▶ _Dataset records_
++++++++++++++++++++

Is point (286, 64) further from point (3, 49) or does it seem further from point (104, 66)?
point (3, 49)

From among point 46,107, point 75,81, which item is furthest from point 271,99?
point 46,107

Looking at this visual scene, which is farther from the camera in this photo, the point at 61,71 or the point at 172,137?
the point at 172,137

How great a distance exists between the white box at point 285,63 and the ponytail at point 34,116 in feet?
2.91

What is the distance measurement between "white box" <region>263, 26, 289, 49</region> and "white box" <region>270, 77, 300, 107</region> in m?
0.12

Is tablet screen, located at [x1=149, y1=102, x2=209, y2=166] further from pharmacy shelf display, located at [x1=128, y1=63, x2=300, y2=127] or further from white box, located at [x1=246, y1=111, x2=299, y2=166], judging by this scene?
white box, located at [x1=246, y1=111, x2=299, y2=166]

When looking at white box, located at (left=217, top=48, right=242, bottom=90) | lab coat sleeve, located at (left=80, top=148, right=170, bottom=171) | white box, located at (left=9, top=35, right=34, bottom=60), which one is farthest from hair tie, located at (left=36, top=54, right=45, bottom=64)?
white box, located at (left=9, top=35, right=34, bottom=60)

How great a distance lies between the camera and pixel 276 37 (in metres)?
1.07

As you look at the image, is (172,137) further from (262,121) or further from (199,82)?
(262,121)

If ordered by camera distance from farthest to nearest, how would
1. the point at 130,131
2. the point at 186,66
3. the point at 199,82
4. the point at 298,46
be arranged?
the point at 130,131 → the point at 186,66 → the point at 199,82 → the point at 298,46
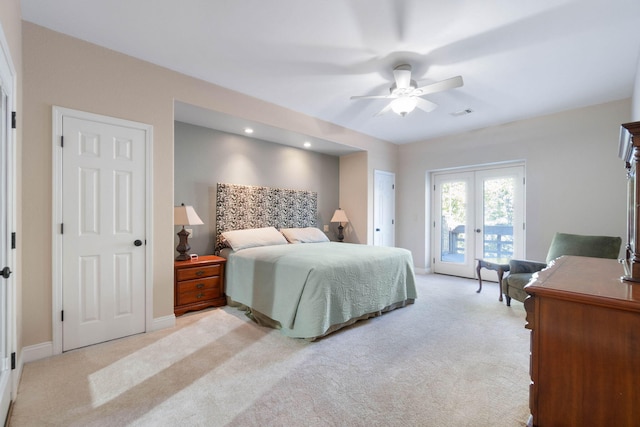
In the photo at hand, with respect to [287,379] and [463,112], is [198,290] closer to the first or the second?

++++++++++++++++++++

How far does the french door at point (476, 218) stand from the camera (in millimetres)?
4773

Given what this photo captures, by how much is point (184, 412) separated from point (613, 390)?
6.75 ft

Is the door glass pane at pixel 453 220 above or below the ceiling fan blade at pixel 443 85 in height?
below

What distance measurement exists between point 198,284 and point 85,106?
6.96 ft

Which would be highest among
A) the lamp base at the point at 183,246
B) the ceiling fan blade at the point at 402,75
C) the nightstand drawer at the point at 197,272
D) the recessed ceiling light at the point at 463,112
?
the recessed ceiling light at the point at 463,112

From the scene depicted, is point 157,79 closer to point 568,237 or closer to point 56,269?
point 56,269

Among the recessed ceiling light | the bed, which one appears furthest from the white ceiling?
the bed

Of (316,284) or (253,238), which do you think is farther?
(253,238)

++++++++++++++++++++

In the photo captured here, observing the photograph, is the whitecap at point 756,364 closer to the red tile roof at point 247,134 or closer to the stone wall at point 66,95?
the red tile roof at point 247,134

++++++++++++++++++++

Find every line in the data above that contains the word "blade" and copy each one.

Is the door glass pane at pixel 453 220 above or below the ceiling fan blade at pixel 443 85 in height?
B) the ceiling fan blade at the point at 402,75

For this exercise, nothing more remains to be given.